- _Parts of the exercise_
[1] Which tool does the Wikipedia forecasting project README use for managing Python dependencies and installing Spark?
[2] Print the part of the Wikipedia forecasting project README starting with "A machine learning" and going on through "have been processed.".
[3] Carry on the Wikipedia forecasting project README from its last line.

A machine learning project for CS229 Fall '19.
git clone --recursive https://github.com/acmiyaguchi/cs229-f19-wiki-forecast.git
# if you have already checked out the repo and need to initialize submodules
git submodule update --init --recursive
The data has been preprocessed into compact Parquet datasets using the epfl-ls2/sparkwiki project. The Wikipedia SQL dumps from 20190820 and pageviews from 2018-01-01 to 2019-09-01 have been processed.
Contact @acmiyaguchi for access to the cloud storage bucket. If you have been
added to the project, the files may be downloaded via gsutil
:
gsutil ls gs://wiki-forecast-data
This repository uses Pipenv for managing the relevant Python dependencies and installing Spark.
# install dependencies
pipenv sync --dev
# start the virtual environment
pipenv shell
Topic-specific sample data is available directly in the repository for testing. To run the command on the sample data, run the following command on at the project root.
python -m wikicast baseline
This section of the codebase is pure python.
Download the data for running the full-scale experiment. The following folders should exist under the data/
directory.

- _Raw data_
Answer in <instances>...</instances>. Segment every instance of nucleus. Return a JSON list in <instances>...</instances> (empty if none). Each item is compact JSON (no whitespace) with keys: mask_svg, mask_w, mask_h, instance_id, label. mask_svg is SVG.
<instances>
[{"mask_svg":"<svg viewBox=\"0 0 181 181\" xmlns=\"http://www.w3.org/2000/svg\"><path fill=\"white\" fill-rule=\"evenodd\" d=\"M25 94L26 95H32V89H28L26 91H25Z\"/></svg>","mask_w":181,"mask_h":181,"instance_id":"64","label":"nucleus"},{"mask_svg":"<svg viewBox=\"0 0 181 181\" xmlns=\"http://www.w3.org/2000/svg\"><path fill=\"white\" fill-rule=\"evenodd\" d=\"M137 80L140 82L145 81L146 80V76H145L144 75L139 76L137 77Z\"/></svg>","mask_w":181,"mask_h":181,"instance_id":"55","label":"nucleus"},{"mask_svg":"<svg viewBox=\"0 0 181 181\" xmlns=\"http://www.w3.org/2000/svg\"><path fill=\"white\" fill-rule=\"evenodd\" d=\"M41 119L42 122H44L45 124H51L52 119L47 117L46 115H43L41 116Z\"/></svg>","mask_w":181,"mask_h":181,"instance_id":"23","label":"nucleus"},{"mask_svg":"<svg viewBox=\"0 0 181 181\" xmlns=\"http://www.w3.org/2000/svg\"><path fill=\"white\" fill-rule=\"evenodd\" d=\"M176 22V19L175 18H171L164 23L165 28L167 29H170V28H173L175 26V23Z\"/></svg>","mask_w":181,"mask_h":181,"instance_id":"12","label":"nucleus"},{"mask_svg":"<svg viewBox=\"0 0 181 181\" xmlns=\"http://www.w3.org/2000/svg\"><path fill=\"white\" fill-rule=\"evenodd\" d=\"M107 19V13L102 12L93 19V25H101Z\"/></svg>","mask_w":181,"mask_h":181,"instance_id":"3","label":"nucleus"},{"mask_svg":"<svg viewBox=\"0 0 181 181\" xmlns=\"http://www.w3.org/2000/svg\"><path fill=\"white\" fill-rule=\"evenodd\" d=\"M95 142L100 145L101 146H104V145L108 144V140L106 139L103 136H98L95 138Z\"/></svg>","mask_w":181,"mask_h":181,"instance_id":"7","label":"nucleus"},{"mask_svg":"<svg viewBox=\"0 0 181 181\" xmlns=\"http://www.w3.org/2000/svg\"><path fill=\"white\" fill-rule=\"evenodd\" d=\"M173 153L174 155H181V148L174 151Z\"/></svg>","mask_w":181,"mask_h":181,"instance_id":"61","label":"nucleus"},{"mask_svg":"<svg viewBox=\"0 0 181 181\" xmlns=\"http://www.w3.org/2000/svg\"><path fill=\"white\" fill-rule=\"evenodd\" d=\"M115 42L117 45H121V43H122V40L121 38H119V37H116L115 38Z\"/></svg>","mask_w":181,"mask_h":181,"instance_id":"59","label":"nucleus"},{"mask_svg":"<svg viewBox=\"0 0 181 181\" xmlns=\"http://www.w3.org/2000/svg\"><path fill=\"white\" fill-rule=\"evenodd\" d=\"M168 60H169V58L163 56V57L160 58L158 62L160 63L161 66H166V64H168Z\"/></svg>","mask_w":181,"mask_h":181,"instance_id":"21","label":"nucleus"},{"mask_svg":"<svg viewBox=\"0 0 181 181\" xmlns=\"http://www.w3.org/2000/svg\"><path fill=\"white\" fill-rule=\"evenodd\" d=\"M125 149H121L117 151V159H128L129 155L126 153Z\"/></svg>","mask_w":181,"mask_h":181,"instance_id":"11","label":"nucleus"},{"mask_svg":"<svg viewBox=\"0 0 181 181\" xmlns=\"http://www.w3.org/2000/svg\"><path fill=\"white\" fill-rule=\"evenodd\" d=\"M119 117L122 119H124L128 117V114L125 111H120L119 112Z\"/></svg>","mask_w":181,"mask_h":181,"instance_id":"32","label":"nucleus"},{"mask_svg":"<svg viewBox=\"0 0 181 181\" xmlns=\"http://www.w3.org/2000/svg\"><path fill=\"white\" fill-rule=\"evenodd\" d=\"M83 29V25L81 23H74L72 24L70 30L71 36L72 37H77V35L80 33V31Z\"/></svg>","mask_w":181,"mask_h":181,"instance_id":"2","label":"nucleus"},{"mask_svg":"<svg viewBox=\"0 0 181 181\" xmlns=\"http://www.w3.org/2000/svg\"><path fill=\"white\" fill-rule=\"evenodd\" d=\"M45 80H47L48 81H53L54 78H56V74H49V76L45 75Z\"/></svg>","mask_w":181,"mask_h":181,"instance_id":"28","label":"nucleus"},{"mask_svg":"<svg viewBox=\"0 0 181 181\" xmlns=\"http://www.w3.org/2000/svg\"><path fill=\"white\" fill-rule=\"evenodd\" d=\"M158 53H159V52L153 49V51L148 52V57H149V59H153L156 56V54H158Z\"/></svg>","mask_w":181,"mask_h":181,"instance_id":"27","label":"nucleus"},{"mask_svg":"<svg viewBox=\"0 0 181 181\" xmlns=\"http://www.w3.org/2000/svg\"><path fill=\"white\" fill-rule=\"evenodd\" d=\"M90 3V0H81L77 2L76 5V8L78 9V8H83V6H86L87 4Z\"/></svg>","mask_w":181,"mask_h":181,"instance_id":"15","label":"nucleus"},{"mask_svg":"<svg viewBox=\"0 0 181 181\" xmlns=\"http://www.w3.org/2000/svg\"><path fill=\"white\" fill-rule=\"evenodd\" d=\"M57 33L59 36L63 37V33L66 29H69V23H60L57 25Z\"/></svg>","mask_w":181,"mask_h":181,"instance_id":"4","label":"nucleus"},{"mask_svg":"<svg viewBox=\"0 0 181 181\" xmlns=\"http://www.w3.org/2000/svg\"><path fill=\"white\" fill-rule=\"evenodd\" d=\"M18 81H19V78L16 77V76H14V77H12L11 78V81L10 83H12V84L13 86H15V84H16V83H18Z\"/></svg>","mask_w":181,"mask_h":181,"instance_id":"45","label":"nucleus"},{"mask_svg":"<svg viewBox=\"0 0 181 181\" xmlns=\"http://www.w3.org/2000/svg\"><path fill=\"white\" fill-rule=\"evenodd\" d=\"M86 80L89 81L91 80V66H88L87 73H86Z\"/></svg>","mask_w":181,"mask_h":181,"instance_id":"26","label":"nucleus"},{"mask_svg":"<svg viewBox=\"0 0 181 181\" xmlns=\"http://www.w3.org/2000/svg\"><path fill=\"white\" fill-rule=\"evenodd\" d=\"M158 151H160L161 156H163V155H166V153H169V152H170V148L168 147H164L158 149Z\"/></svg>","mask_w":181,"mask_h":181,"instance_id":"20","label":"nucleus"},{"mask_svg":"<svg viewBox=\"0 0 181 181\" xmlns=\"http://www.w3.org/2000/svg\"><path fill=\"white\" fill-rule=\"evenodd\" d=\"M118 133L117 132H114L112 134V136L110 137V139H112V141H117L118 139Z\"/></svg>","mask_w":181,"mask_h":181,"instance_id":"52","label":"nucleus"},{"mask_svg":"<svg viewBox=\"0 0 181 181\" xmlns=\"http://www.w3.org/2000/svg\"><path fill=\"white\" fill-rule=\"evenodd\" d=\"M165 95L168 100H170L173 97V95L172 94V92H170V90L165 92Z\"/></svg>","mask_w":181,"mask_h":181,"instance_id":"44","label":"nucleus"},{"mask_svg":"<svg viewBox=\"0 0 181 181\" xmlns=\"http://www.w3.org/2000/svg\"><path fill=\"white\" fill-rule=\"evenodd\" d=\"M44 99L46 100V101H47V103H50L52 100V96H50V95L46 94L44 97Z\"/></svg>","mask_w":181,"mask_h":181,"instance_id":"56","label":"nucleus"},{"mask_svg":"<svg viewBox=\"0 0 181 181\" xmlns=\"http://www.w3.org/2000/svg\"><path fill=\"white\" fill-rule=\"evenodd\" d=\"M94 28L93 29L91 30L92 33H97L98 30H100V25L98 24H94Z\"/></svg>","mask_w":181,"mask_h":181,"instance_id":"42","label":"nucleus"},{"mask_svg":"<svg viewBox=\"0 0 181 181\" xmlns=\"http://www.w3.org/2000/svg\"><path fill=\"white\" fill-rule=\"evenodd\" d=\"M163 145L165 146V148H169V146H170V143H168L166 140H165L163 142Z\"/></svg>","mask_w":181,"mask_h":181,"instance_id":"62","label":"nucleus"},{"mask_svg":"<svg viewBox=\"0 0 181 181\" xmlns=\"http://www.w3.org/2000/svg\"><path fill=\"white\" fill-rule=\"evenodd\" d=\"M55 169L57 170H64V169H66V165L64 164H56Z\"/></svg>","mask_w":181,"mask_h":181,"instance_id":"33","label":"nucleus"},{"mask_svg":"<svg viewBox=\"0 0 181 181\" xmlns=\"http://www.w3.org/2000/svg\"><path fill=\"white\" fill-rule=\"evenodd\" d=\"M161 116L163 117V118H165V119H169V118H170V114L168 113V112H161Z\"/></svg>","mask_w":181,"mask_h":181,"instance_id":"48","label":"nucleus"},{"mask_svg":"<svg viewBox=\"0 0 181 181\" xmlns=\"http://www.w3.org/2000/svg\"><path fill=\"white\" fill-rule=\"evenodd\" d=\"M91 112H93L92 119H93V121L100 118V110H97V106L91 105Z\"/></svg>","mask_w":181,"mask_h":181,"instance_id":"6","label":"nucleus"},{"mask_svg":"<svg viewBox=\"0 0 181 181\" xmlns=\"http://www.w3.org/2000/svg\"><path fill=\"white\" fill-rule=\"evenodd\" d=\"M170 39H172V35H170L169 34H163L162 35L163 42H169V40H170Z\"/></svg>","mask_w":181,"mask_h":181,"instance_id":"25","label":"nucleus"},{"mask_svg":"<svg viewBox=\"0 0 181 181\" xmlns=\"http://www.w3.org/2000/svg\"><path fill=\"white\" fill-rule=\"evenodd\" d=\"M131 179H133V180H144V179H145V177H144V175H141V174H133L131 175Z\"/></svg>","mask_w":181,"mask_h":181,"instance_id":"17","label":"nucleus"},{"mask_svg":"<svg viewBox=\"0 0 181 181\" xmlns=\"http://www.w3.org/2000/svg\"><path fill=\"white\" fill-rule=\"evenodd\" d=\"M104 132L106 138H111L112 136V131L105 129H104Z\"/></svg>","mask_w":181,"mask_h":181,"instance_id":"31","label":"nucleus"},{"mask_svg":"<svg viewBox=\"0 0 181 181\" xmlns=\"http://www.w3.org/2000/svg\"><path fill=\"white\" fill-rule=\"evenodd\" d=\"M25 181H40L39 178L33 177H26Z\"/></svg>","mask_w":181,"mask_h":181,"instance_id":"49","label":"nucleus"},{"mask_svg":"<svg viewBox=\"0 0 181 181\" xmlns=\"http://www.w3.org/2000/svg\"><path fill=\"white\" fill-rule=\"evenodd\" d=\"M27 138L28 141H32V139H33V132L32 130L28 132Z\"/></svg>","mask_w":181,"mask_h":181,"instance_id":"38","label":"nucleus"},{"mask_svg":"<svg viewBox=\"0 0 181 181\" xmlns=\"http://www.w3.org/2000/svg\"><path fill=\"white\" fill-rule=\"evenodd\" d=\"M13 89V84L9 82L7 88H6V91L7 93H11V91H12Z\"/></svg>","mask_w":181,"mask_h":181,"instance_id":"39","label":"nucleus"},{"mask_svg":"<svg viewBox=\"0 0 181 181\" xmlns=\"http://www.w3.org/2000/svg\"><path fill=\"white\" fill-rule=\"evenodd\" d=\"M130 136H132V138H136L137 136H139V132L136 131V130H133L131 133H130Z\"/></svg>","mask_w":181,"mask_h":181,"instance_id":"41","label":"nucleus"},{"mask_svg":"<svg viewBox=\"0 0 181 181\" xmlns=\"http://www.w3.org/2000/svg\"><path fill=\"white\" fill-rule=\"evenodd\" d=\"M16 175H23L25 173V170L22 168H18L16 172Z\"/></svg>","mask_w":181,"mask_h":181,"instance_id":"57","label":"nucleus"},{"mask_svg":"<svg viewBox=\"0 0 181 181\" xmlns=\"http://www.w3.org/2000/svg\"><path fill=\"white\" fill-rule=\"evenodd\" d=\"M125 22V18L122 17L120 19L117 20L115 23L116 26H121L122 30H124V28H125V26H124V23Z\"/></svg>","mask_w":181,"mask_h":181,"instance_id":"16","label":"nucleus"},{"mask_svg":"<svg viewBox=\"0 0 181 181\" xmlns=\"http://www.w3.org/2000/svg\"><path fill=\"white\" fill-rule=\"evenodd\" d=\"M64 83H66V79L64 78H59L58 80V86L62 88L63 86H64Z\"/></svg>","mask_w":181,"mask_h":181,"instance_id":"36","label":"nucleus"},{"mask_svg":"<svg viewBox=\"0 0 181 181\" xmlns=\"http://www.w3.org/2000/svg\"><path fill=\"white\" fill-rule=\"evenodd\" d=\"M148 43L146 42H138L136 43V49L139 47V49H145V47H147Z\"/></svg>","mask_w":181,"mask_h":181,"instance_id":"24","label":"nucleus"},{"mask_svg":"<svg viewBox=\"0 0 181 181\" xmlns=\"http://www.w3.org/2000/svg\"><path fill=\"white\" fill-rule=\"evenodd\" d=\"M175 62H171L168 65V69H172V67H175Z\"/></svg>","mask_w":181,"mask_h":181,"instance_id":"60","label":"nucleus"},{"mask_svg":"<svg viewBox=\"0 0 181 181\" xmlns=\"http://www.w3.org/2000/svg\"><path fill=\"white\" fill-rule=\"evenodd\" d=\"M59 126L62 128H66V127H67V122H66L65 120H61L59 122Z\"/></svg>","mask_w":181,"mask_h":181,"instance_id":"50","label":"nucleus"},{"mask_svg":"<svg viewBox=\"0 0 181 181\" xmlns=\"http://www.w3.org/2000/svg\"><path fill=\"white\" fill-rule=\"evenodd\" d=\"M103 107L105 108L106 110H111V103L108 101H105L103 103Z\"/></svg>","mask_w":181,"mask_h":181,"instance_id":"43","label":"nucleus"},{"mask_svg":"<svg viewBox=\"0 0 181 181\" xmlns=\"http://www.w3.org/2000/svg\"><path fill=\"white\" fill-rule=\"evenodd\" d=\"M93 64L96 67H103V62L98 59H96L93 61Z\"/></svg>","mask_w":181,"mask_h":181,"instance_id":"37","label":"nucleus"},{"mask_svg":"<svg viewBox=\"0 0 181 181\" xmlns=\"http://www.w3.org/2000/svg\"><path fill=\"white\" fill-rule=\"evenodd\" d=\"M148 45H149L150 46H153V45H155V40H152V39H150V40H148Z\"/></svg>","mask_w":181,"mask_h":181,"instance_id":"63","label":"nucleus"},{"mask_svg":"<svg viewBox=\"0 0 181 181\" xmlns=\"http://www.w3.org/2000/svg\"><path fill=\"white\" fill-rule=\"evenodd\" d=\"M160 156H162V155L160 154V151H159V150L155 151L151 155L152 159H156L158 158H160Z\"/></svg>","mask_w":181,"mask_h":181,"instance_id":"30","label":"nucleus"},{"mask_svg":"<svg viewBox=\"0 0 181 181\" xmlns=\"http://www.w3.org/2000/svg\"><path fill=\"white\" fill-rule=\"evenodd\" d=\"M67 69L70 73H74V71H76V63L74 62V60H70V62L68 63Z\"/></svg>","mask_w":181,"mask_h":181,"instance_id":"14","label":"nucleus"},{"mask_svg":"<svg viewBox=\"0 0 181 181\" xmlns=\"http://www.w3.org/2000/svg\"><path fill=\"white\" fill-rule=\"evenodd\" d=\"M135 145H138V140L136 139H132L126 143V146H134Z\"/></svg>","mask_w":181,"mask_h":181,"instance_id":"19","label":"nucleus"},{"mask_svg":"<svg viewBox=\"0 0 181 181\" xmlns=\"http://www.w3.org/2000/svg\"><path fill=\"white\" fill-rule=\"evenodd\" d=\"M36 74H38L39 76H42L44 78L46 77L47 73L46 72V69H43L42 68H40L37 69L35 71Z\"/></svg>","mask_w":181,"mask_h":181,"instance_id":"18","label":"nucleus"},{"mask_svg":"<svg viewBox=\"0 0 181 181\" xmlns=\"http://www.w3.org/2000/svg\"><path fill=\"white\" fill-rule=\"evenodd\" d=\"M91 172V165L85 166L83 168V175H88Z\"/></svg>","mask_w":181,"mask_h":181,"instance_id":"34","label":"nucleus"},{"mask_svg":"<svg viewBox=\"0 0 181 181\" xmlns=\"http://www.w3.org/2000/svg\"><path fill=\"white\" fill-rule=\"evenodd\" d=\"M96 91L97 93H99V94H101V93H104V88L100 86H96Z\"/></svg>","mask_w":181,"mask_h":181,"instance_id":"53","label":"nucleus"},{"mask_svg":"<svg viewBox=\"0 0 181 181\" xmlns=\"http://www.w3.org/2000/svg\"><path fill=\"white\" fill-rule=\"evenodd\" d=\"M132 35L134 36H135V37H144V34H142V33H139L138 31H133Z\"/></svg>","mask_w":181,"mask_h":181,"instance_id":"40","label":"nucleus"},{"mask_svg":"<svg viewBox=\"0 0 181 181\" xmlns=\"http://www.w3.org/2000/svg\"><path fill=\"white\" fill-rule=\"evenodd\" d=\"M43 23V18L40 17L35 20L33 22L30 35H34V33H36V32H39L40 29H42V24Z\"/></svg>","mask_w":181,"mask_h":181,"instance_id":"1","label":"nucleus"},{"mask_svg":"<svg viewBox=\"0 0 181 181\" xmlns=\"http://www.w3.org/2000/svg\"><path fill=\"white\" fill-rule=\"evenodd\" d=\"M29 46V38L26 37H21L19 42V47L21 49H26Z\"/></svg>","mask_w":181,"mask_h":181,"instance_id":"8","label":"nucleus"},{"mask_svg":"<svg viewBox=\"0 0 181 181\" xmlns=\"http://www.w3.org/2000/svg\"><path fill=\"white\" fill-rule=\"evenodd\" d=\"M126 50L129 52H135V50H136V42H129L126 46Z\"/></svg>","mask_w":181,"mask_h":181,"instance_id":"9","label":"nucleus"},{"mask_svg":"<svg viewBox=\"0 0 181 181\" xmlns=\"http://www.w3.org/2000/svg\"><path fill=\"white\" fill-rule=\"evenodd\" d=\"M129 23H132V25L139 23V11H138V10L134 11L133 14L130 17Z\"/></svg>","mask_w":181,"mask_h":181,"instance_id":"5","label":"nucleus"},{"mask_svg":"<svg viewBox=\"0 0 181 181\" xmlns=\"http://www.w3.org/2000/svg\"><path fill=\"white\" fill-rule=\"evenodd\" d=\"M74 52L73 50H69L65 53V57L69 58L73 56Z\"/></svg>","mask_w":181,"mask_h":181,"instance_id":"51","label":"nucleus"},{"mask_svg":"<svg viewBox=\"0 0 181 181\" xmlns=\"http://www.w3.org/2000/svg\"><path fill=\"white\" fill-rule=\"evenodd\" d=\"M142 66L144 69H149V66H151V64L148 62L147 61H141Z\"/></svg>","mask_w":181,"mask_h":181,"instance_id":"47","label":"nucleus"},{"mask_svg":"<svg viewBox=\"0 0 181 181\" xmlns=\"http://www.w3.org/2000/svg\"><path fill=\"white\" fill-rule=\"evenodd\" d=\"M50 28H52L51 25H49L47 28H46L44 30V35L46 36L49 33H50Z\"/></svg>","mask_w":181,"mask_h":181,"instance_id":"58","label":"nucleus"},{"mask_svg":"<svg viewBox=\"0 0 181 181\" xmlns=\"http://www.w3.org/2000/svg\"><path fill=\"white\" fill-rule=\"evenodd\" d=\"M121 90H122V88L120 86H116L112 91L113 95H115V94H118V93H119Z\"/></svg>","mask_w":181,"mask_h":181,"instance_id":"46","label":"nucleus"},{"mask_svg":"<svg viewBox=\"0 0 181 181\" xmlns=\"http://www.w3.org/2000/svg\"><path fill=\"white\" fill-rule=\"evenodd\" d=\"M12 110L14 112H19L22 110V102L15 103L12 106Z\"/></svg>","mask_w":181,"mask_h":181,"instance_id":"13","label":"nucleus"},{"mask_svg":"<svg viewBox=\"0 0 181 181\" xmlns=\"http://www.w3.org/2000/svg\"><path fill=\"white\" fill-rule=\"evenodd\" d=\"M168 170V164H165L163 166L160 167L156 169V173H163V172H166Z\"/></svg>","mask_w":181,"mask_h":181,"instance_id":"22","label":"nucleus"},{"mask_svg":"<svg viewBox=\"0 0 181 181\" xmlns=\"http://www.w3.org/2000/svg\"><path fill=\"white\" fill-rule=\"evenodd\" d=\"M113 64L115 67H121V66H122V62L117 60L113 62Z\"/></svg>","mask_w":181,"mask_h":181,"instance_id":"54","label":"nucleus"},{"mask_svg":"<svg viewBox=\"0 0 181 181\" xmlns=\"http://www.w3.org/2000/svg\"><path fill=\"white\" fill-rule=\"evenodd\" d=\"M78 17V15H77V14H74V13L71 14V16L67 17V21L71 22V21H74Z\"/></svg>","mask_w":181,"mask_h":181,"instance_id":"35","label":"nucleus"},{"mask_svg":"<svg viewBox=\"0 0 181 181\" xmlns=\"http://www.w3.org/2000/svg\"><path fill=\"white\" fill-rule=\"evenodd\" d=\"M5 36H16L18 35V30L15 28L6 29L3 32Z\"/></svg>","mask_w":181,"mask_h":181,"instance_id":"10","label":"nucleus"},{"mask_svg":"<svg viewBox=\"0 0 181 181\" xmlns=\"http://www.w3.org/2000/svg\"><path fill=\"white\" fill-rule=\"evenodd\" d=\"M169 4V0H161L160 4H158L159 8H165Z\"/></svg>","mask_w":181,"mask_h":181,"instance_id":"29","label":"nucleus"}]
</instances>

- _Answers in order_
[1] Pipenv

[2]
A machine learning project for CS229 Fall '19.
git clone --recursive https://github.com/acmiyaguchi/cs229-f19-wiki-forecast.git
# if you have already checked out the repo and need to initialize submodules
git submodule update --init --recursive
The data has been preprocessed into compact Parquet datasets using the epfl-ls2/sparkwiki project. The Wikipedia SQL dumps from 20190820 and pageviews from 2018-01-01 to 2019-09-01 have been processed.

[3]
data/enwiki/pages/
data/enwiki/pagelinks/
data/enwiki/pagecount_daily_v2/
Run the following commands to run the experiments on a graph sampled randomly from articles with a connectivity contraint. This is typically around 35,000 articles.
# in bash on Linux or MacOS
scripts/run-command baseline_random
# in powershell on Windows
scripts/run-command.ps1 baseline_random
This requires Java 1.8 to run. Spark is installed from pip, and GraphFrames are installed from spark-packages.
Once in the shell, several spark variables should be set to keep the working environment consistent across machines. For convenience, run one of the following commands.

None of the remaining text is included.